The Cpf1 mutant protein may be an LbCpf1 mutant protein. According to one embodiment, the LbCpf1 mutant protein has a superior trans-cleavage activity enhancement effect compared to the AsCpf1 mutant protein containing a mutation at the corresponding position.

Additionally, the present invention can provide a polynucleotide encoding the above-described Cpf1 mutant protein.

For example, the polynucleotide encoding the Cpf1 mutant protein may be one in which certain nucleotides are mutated in the polynucleotide sequence of SEQ ID NO: 3. SEQ ID NO: 3 may be a sequence encoding wild-type LbCpf1.

The Cpf1 mutant protein may be produced by inducing site-directed mutation at positions 3073 to 3078 in the polynucleotide sequence of SEQ ID NO: 3 (mutation at positions 3073 to 3078: aag aag -> gcg gcg ). The Cpf1 mutant protein may be produced by inducing a specific site mutation at positions 3094 to 3099 in the polynucleotide sequence of SEQ ID NO: 3 (mutation at positions 3094 to 3099: gac agg -> gcc gcg ).

**Listed entries**.
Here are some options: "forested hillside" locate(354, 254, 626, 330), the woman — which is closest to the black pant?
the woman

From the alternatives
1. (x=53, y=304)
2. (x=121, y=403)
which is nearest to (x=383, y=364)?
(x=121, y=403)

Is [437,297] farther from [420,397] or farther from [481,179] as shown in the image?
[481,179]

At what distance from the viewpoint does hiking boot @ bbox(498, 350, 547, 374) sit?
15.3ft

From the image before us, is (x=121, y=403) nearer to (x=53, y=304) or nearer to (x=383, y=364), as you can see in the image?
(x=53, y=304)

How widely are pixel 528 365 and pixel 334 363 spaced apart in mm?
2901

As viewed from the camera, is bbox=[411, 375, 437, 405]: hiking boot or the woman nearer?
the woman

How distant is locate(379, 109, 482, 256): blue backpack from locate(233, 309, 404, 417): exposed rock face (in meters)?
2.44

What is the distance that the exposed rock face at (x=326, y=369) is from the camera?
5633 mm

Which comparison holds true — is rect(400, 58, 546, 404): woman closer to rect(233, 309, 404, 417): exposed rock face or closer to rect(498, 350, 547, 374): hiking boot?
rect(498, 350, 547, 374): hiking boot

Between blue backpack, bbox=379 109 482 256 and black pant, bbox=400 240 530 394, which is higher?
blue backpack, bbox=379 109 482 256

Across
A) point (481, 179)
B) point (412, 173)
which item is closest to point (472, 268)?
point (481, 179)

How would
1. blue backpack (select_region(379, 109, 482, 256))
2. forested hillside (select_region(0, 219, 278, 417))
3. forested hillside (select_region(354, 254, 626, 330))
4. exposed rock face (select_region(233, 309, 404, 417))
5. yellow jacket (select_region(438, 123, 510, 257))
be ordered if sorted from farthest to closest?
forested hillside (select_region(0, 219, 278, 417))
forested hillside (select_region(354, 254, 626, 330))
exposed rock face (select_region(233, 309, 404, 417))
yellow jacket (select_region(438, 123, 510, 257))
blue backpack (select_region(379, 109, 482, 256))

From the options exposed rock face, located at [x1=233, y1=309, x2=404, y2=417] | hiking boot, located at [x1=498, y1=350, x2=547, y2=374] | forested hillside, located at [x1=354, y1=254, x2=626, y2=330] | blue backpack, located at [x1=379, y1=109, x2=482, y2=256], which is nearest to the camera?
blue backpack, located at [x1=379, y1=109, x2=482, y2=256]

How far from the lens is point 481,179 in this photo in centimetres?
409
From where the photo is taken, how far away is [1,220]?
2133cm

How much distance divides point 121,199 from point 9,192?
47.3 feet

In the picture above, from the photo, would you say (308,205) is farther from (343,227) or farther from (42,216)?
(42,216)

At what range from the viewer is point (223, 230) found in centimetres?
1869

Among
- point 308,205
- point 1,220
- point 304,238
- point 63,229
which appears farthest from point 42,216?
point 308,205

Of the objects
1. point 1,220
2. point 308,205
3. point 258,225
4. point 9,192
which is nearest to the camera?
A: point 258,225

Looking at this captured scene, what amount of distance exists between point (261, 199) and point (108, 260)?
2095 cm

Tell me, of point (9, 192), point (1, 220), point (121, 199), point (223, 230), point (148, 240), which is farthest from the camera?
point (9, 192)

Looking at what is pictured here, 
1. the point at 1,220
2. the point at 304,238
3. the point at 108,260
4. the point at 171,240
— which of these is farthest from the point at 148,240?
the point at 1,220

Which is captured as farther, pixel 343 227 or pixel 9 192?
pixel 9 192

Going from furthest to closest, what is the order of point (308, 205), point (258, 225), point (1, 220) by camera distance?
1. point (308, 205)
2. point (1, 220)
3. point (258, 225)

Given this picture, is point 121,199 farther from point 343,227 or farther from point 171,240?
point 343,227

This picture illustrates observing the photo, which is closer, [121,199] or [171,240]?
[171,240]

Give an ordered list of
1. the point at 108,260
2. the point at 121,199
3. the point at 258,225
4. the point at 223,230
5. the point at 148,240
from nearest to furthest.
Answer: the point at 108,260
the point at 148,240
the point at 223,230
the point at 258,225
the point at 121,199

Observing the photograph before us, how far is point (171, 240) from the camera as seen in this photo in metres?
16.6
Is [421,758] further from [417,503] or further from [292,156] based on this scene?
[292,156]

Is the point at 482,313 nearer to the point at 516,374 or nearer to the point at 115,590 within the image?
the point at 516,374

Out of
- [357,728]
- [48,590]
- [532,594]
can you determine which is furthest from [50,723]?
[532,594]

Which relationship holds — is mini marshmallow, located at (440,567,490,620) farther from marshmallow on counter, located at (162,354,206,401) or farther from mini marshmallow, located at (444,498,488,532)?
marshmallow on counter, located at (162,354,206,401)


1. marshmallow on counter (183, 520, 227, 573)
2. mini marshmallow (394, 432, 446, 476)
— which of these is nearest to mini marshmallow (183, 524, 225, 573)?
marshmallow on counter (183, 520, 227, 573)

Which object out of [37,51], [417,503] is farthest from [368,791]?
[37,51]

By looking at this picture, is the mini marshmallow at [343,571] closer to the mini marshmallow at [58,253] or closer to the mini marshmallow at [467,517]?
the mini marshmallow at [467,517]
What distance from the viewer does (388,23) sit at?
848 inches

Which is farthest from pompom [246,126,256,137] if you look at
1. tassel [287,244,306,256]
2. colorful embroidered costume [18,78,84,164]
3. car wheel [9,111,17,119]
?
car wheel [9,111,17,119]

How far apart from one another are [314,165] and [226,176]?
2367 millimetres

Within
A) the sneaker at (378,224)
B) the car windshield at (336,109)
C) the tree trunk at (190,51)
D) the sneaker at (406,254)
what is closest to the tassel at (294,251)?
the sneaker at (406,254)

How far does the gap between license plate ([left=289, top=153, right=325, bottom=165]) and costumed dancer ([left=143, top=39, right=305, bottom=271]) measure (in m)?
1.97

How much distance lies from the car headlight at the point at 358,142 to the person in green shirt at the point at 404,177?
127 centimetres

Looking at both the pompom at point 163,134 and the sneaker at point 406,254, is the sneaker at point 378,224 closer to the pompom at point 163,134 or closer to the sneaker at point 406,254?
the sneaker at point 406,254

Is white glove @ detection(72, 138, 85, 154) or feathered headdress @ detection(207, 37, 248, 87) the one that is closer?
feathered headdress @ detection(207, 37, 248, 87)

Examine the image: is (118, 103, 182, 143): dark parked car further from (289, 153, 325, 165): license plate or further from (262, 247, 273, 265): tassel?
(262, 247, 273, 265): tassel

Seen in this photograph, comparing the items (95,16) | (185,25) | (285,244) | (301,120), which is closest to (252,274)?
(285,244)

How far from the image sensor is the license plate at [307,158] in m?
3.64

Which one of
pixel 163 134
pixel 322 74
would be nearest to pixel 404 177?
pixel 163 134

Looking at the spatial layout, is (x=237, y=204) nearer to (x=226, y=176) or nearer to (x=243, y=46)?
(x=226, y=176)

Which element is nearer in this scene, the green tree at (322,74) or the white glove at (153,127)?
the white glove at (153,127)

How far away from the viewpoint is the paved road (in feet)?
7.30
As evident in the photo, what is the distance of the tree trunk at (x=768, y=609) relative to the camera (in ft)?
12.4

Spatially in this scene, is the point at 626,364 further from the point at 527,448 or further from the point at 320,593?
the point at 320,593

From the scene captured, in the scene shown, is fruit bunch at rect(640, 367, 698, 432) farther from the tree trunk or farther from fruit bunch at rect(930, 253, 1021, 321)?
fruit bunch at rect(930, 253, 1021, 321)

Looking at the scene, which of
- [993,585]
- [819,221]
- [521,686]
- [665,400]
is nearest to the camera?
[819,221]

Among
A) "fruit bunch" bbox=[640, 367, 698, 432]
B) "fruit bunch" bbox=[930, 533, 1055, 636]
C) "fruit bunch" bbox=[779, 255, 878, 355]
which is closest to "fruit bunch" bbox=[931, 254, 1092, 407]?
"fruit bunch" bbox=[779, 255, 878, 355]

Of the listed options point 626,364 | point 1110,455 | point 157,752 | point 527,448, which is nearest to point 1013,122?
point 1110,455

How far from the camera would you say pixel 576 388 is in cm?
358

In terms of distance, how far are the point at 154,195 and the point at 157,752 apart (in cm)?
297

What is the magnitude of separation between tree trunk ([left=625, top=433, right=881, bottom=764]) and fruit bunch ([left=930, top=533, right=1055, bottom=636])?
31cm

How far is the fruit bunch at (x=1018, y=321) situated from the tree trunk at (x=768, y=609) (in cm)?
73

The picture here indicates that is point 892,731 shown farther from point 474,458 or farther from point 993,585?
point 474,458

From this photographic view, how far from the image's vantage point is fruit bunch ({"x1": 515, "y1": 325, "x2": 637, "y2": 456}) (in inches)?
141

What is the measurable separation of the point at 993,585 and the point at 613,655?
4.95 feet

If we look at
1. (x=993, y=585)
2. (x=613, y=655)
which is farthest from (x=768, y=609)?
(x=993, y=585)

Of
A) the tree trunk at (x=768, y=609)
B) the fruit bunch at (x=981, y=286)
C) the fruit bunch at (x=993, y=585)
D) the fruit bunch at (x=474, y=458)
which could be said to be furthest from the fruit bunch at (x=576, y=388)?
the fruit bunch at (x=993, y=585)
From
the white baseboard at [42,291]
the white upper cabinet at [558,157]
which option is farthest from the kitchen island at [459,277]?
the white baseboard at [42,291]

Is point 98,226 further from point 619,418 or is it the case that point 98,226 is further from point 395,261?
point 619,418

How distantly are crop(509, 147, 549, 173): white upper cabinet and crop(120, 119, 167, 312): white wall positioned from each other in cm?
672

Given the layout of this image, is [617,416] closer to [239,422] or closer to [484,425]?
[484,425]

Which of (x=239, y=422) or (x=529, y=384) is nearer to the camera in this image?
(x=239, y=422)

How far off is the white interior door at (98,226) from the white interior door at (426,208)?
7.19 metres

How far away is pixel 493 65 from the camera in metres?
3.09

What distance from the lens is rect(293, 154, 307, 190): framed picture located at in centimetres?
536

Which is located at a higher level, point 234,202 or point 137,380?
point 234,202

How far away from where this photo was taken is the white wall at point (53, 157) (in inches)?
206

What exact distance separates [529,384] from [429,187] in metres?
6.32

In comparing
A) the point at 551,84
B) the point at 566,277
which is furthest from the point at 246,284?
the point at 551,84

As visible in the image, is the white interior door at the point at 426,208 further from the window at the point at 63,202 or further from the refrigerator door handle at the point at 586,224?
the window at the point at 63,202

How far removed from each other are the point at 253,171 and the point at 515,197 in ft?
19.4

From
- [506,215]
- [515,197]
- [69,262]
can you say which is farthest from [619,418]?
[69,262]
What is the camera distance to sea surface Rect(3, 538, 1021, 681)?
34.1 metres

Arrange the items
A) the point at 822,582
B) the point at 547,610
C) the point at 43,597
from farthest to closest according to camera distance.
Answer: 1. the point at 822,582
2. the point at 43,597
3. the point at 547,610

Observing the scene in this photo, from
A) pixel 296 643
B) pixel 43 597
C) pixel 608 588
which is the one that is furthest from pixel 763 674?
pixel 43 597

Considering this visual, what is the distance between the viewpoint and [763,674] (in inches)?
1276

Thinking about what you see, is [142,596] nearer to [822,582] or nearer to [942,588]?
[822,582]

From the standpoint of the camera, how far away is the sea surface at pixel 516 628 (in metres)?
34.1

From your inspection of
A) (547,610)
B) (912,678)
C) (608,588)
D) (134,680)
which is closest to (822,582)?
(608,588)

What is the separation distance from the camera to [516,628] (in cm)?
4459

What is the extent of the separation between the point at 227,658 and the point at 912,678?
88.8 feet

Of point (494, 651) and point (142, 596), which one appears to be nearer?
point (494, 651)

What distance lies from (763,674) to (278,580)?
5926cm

**Questions to answer**.
[a] Summarize the passage on Cpf1 mutant proteins in two sentences.
[b] Answer these questions using the passage on Cpf1 mutant proteins:
(i) Which protein does the LbCpf1 mutant protein outperform in trans-cleavage activity enhancement, according to one embodiment?
(ii) What may SEQ ID NO: 3 encode?
(iii) What nucleotide change is given for the mutation at positions 3094 to 3099?
[c] Transcribe the passage on Cpf1 mutant proteins, starting at "The Cpf1 mutant protein may be an" and ending at "the corresponding position.".

**Answers per task**.
[a] The Cpf1 mutant protein may be an LbCpf1 mutant protein, which in one embodiment enhances trans-cleavage activity more than an AsCpf1 mutant protein mutated at the corresponding position, and the invention can also provide a polynucleotide encoding it. That polynucleotide may have certain nucleotides mutated in SEQ ID NO: 3, which may encode wild-type LbCpf1, and the mutant protein may be produced by site-directed mutation at positions 3073 to 3078 or 3094 to 3099 of that sequence.

[b]
(i) The AsCpf1 mutant protein containing a mutation at the corresponding position
(ii) Wild-type LbCpf1
(iii) gac agg -> gcc gcg

[c]
The Cpf1 mutant protein may be an LbCpf1 mutant protein. According to one embodiment, the LbCpf1 mutant protein has a superior trans-cleavage activity enhancement effect compared to the AsCpf1 mutant protein containing a mutation at the corresponding position.